Как мы уже сказали, кишлак Дехибаланд располагается вблизи дороги, ведущей в Кермине, а на холме около кишлака стояла раньше мечеть, названная именами двух правоверных. Называлась она — мечеть имама Хасана, имама Хусана.
Тут же рядом в описываемые нами времена имелся маленький родниковый хауз. Он всегда был полон до краев и всегда в нем кишели маленькие шустрые рыбки. Над зеркалом прудика, осеняя и затеняя его весь, раскинулись ветви старого тутового дерева с белыми, сочными, медовой сладости плодами. Что делалось с рыбками, когда эти плоды, перезрев, начинали сыпаться в воду! Впрочем, о питании здешним бесчисленным рыбкам заботиться не приходилось. Путники останавливались около хауза и зимой и летом, и каждый норовил покормить рыбок хотя бы крошками. Да и мальчишки из кишлака любили прибегать сюда и забавлялись, кидая рыбкам какой-нибудь корм. Ведь не могло же быть, чтобы путник прошел мимо хауза, не остановился бы на короткий отдых, умыться, попить холодной родниковой воды, отдохнуть под широкой и благодатной тенью тутовника. Примечательно, что никогда ни один человек еще не позарился на рыбок. Пьют люди зеленовато-прозрачную воду из хауза, а напившись, не забывают произнести слово удовлетворения и благодарения, «шукур» — говорят они. А потом кидают рыбкам корм и развлекаются, глядя, как стаи рыбок со всех сторон набрасываются на плавающий кусочек лепешки, как самая ловкая или сильная схватывает добычу и уносится с ней, а остальные бросаются вдогонку, щиплют хлеб, теребят, а когда кончается брошенный корм, то в ожидании новой подачки выпрыгивают из воды, кувыркаются и резвятся…
…Стояла осенняя пора. Перевалило за полдень. Близилось время совершения третьего намаза. Суфий кишлака Дехибаланд Аймат-бобо подметает двор мечети имама Хасана, имама Хусана. Суфию больше шестидесяти лет. Он среднего роста, полноватый и бородатый, глаза у него слегка косят, по-видимому, он уже устал от своей работы: время от времени выпрямляется с трудом, морщась и охая, стоит, опершись на палку метлы и причитает:«Ох, старость — не радость». В это время он смотрит вдаль на сельское кладбище.
Впрочем, с этого высокого места, с холма, от мечети видны обширные пространства Нуратинского оазиса: привольные пастбища, большие и маленькие кишлаки, горы Ак-таг, Кок-таг и Джоди-таг. Горы — в дымке, в неподвижности, в дреме, в вековом непробудном сне.

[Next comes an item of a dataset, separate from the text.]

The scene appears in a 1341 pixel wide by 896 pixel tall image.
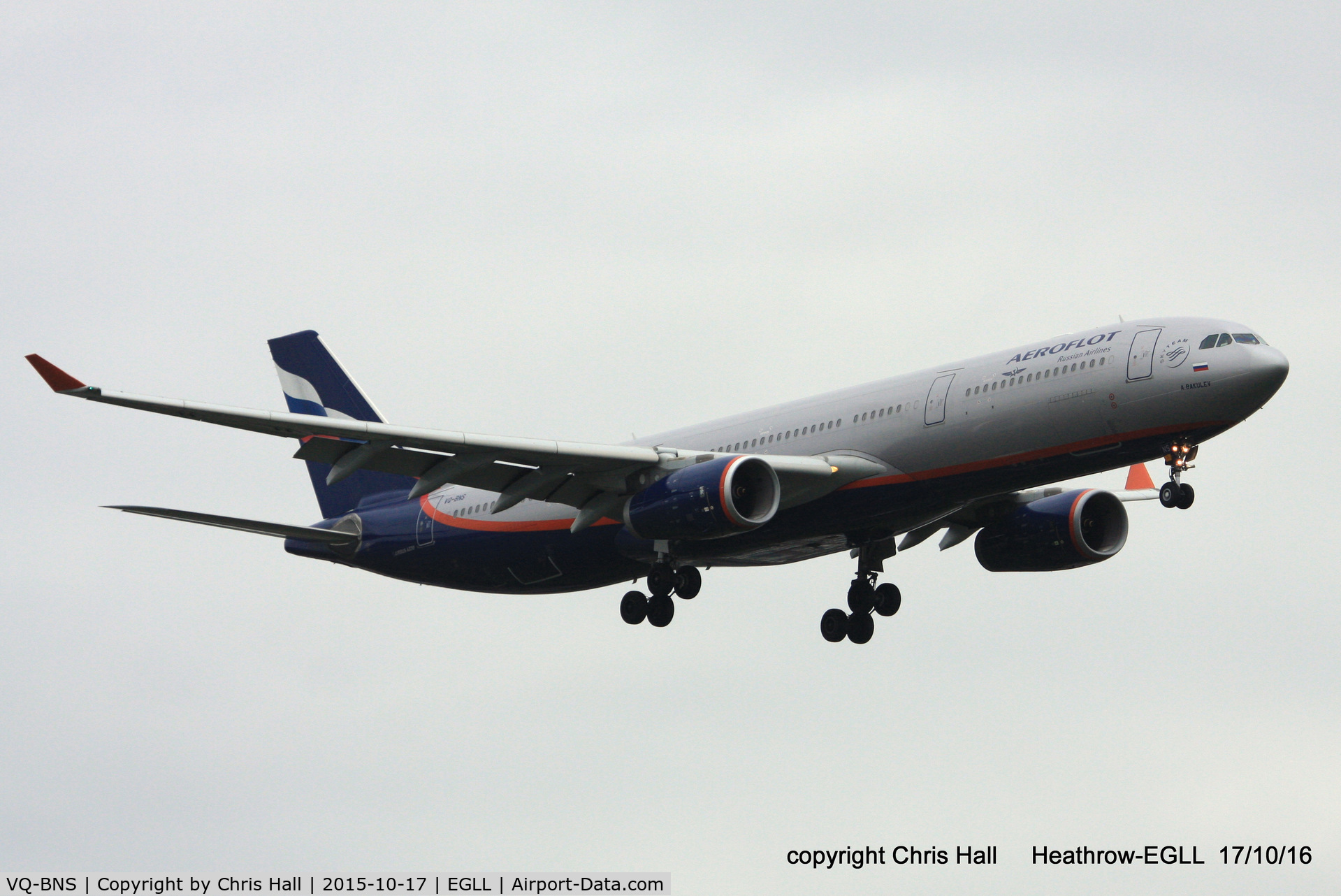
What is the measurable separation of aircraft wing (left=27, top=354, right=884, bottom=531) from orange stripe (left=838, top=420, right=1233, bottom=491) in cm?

Мысли старца в это время тоже, как видно, далеко. Он вспоминает своих ровесников, давно перешедших в потусторонний мир, вспоминает знакомых и близких, проживших свой век и успокоившихся на том вон кладбище. Усталое, тучное тело тянет его к земле. Аймат-суфий присел и, прочитав молитву об успокоении духа умерших, почувствовал как будто некоторое облегчение, но взгляда своего от кладбища оторвать все равно не мог. Начали оживать в нем далекие и близкие воспоминания, свое пережитое, слышанное от отца и деда, запомнившееся навсегда.
«О, святая сила, — думал старик, — что пользы теребить душу, что пользы думать. Требовалась молитва об успокоении умерших, я ее совершил. Что же еще требуется, чтобы успокоиться мне самому? Им — царство небесное, а живым благоденствие… Ну, теперь уж встану, поднимусь как-нибудь. Займусь приготовлением к намазу. Спину разломило, а встать надо».
Старик сделал усилие, чтобы подняться, но к удивлению и к испугу своему, подняться не смог, не хватило сил, ноги стали вялыми и ватными, а в глазах затуманилось, поплыло, закачалось.
— Что это со мной? — невольно вслух прошептал суфий. В колеблющемся тумане над кладбищем появились как будто фигуры людей, худые, костлявые, над каждой могилой по человеку. Вон как будто покойный Мирхаджи, вон пастух Сарымсаквай, а этот еще справа от пастуха… о аллах!.. Суфий не только крепко зажмурил глаза, но и загородил их рукой. Так с закрытыми глазами он просидел довольно долго, когда же открыл их, то никакого тумана и никаких фигур над могилами уже не было. В мире царила тишина, только слышался отдаленный лай собаки да еще шел к мечети со стороны кладбища человек в обличии дервиша. Этого живого дервиша суфий испугался почему-то не меньше, чем туманных и расплывчатых фигур над могилами.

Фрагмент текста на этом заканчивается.